Assessment of margin status is an important factor to ensure adequacy of lesion removal endoscopically. Positive margin status is predictive of both local and metastatic recurrence.[6] Due to the critical nature of margin negative resection, the current recommendation for patients with cancer containing polyps and a positive margin is to undergo segmental colectomy.[29] Although it is standard to remove all visually abnormal tissue during endoscopic resection, it is impossible to grasp true margin negativity determined by pathologic examination. The data we present using LS301 suggest that the peptide is differentially directed at lesion margins. Utilizing this targeted system, we have the potential to ensure more accurately the adequacy of resection and avoid the potential morbidity of colonic resection in these patients.

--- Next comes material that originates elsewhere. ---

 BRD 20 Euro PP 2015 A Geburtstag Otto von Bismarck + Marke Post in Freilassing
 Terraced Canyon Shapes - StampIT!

It has been reported that LS301 binds integrin receptors at the border between tumor and normal tissue. Our immunofluorescence studies suggest that there may be an interaction of LS301 with E-cadherin and β-catenin in the APC mutant rat model, but not with the α-actinin 4 scaffold upon which the complex is built. Thus, if LS301 binds specifically to this complex in the Pirc rat, it more likely associates with E-cadherin and β-catenin than with α-actinin 4. More definitive studies will have to be performed to determine whether LS301 binds components of this adhesion complex specifically. In addition, it is important to consider that the functions of other adhesion molecules may also play a role in the localization of LS301 to tumor margins.

A limitation of the present studies is that we employed topical application of Cy7.5-LS301 in the rat model. We chose this route of administration to be consistent with the technique Charanya et al used for NIR colonoscopy of tumor-bearing mice.[14] However, topical application of an NIR peptide is not clinically practical, due to the large quantity of the imaging agent that would be needed. We have now established an optimal intravenous injected dose in Pirc rats and will use this method of administration for future studies.

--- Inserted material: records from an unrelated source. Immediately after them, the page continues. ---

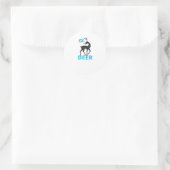 Sticker Rond Oh Deer Minimal Design  (Sac)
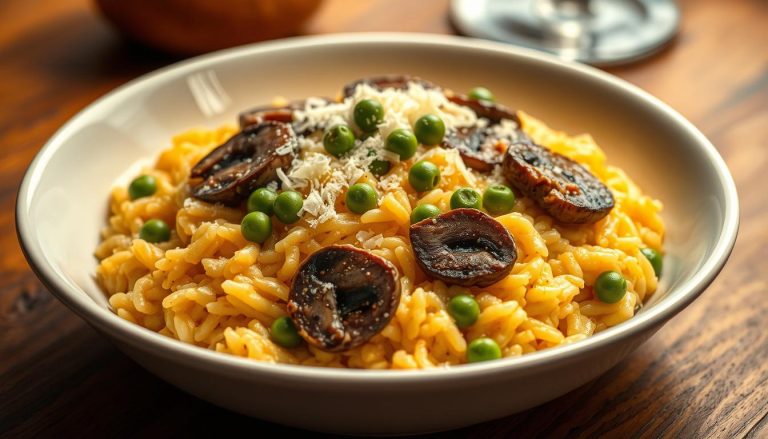 Risotto: Creamy rice dish, which might have local variations.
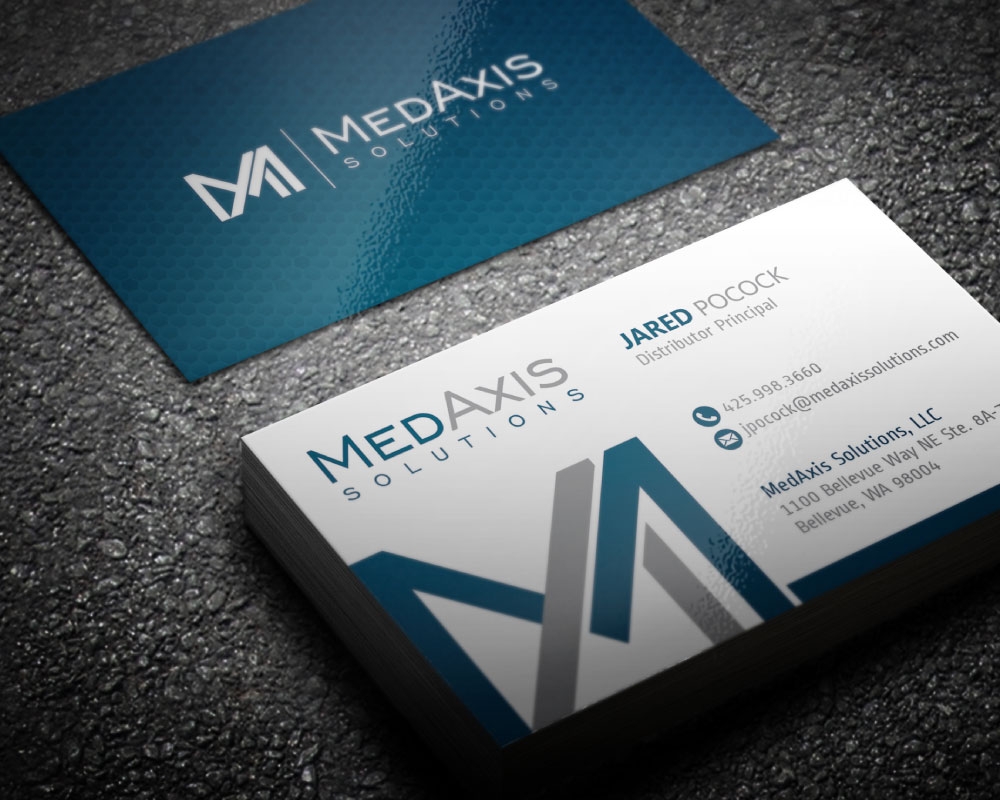 MedAxis Solutions logo design by Boomstudioz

We have not yet tested our ability to detect recurrent disease in the rat model. We plan to evaluate the ability of the peptide to do so in longer term longitudinal studies. In the future, we will evaluate Cy7.5-LS301 for early detection and endoscopic resection of CRC lesions in APC knockout pigs carrying floxed p53 and LSL G12V-activated K-RAS mutations, a large mammalian model of inducible invasive adenocarcinoma.